▶ _Assignment_: Exact copies of all entries are needed. Pictures are to be left out.

▶ _Given entries_:
################

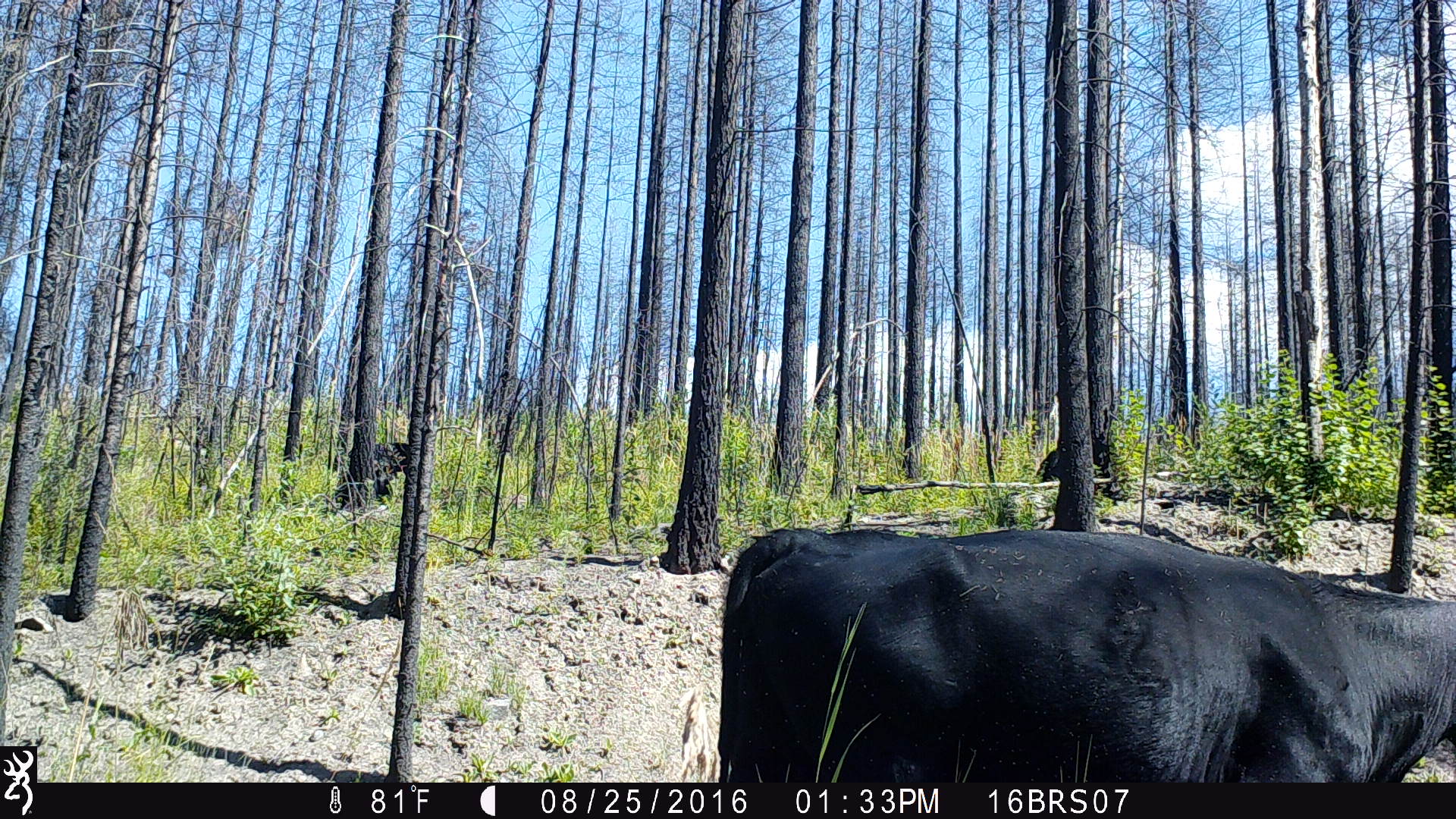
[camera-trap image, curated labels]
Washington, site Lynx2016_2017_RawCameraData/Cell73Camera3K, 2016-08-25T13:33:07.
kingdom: Animalia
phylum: Chordata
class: Mammalia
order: Artiodactyla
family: Bovidae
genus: Bos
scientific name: Bos taurus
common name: domestic cattle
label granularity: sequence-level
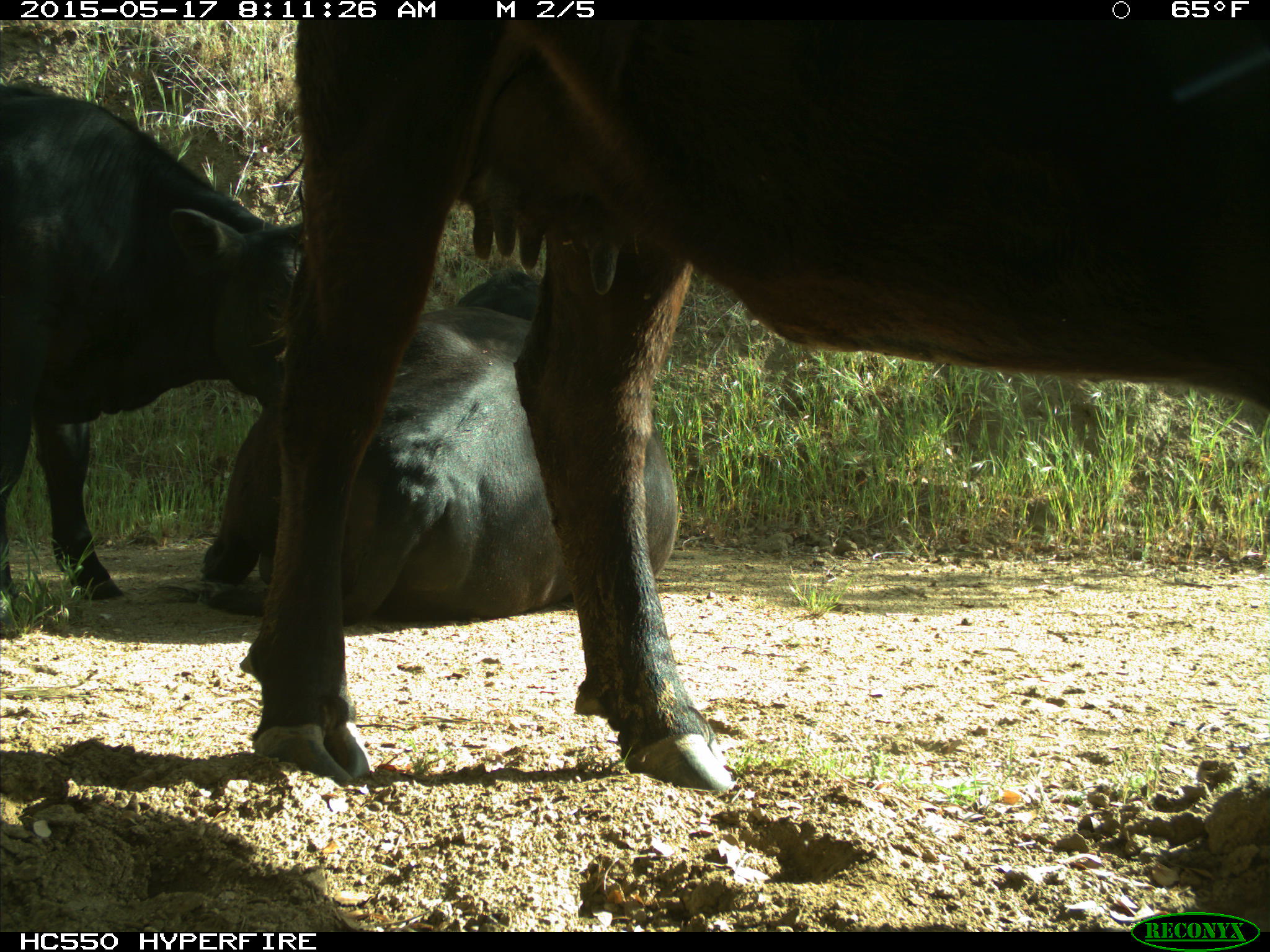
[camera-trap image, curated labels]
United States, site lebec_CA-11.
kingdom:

################

▶ _Solved problem_:
[camera-trap image, curated labels]
Washington, site Lynx2016_2017_RawCameraData/Cell73Camera3K, 2016-08-25T13:33:07.
kingdom: Animalia
phylum: Chordata
class: Mammalia
order: Artiodactyla
family: Bovidae
genus: Bos
scientific name: Bos taurus
common name: domestic cattle
label granularity: sequence-level
[camera-trap image, curated labels]
United States, site lebec_CA-11.
kingdom:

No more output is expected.